No interactive SSH/HTTPS access to the firewall

S_K_S · ‎2021-01-27

We have recently installed a coupe of 6200 appliances as R80.40 VSX cluster. They still haven't entered production and have only very basic configuration like IP addresses, some SNMP, NTP stuff and so on. The firewalls are properly licensed, with 3 virtual firewall configured (blank policies at the moment, except for VS0 which has a few access-related rules). Until yesterday they were both accessible without issues for SSH, HTTPS. Smart Center could communicate with them, push database and policy, but for whatever reason the first node no longer is.
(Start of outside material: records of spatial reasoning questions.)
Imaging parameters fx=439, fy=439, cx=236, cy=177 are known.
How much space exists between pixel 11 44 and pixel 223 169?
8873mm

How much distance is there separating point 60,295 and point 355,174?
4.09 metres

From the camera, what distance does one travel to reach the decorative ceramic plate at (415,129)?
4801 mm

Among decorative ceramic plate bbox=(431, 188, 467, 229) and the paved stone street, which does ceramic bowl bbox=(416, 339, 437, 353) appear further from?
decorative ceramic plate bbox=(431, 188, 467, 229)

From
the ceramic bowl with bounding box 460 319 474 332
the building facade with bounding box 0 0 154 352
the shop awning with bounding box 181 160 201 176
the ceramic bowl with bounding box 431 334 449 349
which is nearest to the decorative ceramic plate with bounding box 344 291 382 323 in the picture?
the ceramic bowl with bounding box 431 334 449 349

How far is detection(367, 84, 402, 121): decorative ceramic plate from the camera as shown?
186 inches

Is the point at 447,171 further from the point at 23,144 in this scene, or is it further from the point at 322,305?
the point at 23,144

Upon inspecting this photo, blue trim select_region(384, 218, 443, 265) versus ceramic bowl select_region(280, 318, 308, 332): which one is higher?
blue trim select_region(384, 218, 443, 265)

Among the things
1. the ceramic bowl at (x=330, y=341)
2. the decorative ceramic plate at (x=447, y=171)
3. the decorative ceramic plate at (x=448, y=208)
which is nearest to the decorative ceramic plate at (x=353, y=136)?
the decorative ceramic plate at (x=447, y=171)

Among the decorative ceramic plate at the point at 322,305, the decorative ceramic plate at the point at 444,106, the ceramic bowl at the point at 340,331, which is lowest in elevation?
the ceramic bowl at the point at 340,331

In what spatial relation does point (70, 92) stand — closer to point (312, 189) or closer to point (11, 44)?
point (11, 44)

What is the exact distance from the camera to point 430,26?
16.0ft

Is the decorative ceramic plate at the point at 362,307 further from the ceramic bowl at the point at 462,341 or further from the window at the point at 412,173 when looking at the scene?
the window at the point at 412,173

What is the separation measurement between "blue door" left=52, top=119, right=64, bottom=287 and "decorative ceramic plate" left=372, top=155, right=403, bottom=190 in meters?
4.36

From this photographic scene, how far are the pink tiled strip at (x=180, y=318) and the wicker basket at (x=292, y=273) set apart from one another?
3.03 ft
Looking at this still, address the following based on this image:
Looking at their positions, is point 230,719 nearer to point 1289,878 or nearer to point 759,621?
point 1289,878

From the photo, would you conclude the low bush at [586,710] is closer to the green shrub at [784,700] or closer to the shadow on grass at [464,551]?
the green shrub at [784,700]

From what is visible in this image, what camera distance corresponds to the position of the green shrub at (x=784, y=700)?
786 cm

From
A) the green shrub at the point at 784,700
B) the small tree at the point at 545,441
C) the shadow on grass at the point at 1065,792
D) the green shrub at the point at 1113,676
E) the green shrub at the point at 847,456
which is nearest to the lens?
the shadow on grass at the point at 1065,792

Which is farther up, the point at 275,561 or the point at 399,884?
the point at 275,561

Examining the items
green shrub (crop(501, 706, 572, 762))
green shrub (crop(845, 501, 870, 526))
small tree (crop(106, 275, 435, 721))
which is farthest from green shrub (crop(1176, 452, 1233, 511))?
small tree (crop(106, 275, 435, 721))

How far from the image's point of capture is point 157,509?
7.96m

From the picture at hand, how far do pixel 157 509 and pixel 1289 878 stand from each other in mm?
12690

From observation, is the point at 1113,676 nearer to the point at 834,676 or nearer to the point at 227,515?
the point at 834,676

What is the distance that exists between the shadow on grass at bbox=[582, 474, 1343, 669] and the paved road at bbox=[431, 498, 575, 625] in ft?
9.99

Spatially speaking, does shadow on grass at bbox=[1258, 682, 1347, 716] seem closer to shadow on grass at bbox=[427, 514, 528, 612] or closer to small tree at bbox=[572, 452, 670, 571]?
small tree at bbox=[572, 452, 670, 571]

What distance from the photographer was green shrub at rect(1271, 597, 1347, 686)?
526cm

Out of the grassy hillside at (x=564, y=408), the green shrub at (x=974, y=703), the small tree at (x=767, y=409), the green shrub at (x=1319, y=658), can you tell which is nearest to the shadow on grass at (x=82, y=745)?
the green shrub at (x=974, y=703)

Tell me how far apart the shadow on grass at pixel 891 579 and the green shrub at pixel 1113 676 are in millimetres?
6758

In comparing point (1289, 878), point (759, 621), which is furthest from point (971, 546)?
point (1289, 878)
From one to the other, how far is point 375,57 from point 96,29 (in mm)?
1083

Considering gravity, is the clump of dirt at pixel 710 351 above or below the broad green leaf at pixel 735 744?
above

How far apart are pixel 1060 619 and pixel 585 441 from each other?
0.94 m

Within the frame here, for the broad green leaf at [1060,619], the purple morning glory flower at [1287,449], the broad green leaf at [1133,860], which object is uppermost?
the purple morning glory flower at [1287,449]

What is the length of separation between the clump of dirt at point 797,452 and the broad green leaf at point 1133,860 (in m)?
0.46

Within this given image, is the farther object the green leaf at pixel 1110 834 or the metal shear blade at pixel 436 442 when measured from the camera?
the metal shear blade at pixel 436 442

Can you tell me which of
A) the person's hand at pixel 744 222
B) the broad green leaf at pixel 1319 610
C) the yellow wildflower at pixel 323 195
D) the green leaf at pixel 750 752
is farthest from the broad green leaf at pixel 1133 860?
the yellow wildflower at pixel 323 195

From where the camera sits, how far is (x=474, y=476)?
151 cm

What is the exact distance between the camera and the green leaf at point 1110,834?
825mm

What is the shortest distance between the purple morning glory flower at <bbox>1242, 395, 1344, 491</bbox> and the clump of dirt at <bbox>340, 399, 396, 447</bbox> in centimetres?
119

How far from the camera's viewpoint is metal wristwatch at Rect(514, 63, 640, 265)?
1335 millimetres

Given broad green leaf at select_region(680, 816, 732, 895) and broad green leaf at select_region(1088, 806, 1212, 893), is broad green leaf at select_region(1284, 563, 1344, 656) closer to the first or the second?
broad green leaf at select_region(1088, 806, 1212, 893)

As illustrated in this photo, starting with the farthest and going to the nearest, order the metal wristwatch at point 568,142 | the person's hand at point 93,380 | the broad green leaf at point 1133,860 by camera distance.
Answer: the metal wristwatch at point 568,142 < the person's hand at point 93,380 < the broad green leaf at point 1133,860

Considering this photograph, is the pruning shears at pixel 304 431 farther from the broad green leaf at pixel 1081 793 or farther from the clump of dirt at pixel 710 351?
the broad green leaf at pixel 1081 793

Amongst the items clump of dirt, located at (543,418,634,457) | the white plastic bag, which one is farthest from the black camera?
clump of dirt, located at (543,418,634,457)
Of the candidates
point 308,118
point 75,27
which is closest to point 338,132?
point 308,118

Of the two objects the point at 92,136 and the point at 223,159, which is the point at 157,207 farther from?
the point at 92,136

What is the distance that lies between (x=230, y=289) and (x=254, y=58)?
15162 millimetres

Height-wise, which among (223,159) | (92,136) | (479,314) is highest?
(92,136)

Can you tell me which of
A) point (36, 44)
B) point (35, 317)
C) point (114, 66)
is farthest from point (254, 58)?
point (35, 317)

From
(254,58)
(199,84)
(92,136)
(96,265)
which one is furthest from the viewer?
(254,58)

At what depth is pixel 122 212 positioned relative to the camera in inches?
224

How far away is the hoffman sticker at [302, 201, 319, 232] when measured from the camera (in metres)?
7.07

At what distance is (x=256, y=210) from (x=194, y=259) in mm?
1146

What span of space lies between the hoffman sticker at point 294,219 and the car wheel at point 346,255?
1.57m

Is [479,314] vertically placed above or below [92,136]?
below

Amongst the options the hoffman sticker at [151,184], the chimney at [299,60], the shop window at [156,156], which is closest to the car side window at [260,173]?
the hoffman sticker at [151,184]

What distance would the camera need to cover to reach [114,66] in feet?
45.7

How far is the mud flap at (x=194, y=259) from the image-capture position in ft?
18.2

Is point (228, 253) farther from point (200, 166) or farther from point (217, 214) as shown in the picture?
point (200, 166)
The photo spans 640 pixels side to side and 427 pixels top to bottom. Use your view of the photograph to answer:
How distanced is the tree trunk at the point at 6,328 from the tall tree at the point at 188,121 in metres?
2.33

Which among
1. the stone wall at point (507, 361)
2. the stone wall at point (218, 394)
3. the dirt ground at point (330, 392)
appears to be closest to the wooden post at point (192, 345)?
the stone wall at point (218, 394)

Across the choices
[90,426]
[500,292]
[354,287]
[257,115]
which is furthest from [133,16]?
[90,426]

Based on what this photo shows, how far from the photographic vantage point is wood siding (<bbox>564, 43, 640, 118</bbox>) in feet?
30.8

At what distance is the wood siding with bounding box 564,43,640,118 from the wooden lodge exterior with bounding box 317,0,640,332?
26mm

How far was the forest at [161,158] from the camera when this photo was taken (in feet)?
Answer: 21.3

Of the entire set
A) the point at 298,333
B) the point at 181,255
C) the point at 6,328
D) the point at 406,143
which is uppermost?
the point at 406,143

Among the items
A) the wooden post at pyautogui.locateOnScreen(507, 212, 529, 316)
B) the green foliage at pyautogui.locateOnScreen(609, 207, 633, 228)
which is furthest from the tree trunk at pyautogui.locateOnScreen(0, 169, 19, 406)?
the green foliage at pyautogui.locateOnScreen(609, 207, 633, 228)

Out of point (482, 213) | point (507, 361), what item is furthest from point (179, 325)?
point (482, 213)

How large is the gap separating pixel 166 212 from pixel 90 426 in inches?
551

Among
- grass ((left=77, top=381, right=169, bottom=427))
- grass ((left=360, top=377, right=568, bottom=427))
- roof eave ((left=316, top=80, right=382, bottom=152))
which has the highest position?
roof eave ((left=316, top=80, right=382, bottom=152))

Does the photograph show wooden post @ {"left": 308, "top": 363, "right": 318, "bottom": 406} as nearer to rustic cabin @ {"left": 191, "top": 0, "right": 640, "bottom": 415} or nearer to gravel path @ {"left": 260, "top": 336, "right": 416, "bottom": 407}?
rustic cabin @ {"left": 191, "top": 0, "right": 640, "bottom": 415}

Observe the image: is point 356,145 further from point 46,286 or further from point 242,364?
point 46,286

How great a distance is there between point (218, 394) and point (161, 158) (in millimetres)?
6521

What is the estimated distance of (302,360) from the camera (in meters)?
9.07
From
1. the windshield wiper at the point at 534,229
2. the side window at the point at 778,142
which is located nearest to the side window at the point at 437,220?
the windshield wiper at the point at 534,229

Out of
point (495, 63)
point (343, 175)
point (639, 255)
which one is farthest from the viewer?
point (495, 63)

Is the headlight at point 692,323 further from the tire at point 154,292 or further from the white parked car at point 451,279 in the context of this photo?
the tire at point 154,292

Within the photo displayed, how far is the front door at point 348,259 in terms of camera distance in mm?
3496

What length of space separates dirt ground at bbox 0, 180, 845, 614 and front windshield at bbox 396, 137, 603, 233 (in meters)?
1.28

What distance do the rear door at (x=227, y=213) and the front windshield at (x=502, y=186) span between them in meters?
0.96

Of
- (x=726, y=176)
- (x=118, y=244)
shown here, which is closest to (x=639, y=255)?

If I try to SSH to it, I can successfully connect (Layer 3), enter username and password and after pressing Enter - it displays no prompt. I can keep pressing Enter and it will move one row down each time but that's all. Text can by typed but if you try to execute a command, nothing happens. Basically it's like typing on Notepad. Likewise I can connect to the Gaia portal via HTTPS, enter username and password and once I try to connect, the browser just tries indefinitely, no timeout even. On the Smart Console the first node shows as unreachable (red X). The best part is - it stays like that even after the on-site people power-cycled the appliance. Has anyone encountered anything like this?

Chris_Atkinson · ‎2021-01-27

Something seems like it is not complete with the installation / provisioning of this cluster are you in contact with TAC or a partner?

SSH login delays can be caused due to missing or unreachable DNS settings but there is likely more to it in this instance.

Note also after setup VSX gateways won't have an accessible Web UI for admin functions (only SSH, console, LOM).

CCSM R77/R80/ELITE

S_K_S · ‎2021-01-27

We have applied some DNS configuration to both cluster members (identical). The second one works without issues. I would expect to have some delays if DNS fails to resolve something but not a full inability to interact with the devices.

HTTPS access to the Gaia portal works on VSX, just with very few options like updating the Deployment Agent and installing/uninstalling hotfixes. On the second node that page is accessible without issues.

The provisioning process went like this:

1. We received the appliances;

2. Used LOM to apply initial configuration (IP addresses on the interfaces, routing);

3. Used HTTPS to complete the setup on the Gaia Portal;

4. Enabled HA + VSLS via cpconfig;

5. Created a VSX cluster on the Smart Console;

6. Installed initial policies on VS0 on both members;

7. Created virtual switch and virtual firewalls + policies for the latter;

8. Installed the virtual firewall policies.

All steps above completed without issues and for several days the problematic node was accessible.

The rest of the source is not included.